# [ENUNCIADO DEL EJERCICIO 1]
En el relato sobre Marieugenia Ortiz Morales, ¿en qué mes nació ella?
# [ENUNCIADO DEL EJERCICIO 2]
Devuelve sin cambios el pasaje del relato sobre Marieugenia Ortiz Morales que comienza con las palabras que contienen "En los 78 años" y concluye con "armonía y cariño.".
# [ENUNCIADO DEL EJERCICIO 3]
Prolonga el relato sobre Marieugenia Ortiz Morales a partir de su última oración.

Hace un mes falleció mi amiga de toda la vida, Marieugenia Ortiz Morales. Nos conocimos desde siempre: vivíamos en el Barrio de Otoya, a escasos cien metros una de la otra. Nacimos el mismo año, allá por 1930, ella en noviembre y yo en diciembre. Nos hicimos amigas antes de aprender a hablar o a caminar y crecimos juntas.
En los 78 años de vida que, gracias al Señor convivimos, compartimos una amistad profunda y sin condiciones. Tímidas las dos, talvez fue eso lo que nos hizo amarrar por siempre el privilegio de una amistad llena de lealtad, compañerismo, armonía y cariño.
Gozábamos de todo, compartíamos todo, me encantaba ir a jugar adonde su abuelita materna donde vivía con su mamá, doña Graciela Morales Flores y su hermana Marielena, pues la casa tenía un espacioso jardín que nos permitía retozar sin peligro. Su papá, el doctor en odontología Francisco Ortiz, había muerto cuando sus hijitas eran muy pequeñas.

# [SECCIÓN DE DATOS]
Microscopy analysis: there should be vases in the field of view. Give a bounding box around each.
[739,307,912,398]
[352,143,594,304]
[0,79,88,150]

# [RESPUESTA REDACTADA 1]
En noviembre.

# [RESPUESTA REDACTADA 2]
En los 78 años de vida que, gracias al Señor convivimos, compartimos una amistad profunda y sin condiciones. Tímidas las dos, talvez fue eso lo que nos hizo amarrar por siempre el privilegio de una amistad llena de lealtad, compañerismo, armonía y cariño.

# [RESPUESTA REDACTADA 3]
A los siete años yo entré a una escuela pública -ella ya estaba en el Colegio de Sión, en ese tiempo de una elite- donde desde el uniforme: capa y sombrero, marcaba la diferencia. Nos veíamos menos, pero el destino es grande. En 1940, las escuelas públicas no abrieron en marzo. Mi padre, enemigo acérrimo de la vagabundería, decidió cambiarme al Colegio de Sión que sí comenzó clases a tiempo.
Me reencontré con mi amiga y por muchos años compartimos aula, estudios y tareas. Desde entonces no nos hemos separado, pues cuando me fui a estudiar a San Antonio, Texas, ella se fue a Los Angeles, California. Nos escribíamos continuamente.
Cuando regresamos al país en 1948, graduadas de High School, nos veíamos todos los días. Yo seguía viviendo en Barrio Otoya y ella en Aranjuez. Estábamos a un paso.
Marieugenia fue una chiquita como todas, pero después de los 15 años se transformó en la más hermosa flor. Nunca envanecida por su belleza, siempre sencilla, elegante por naturaleza, se vestía como una reina con el detalle de una bufanda o un prendedor.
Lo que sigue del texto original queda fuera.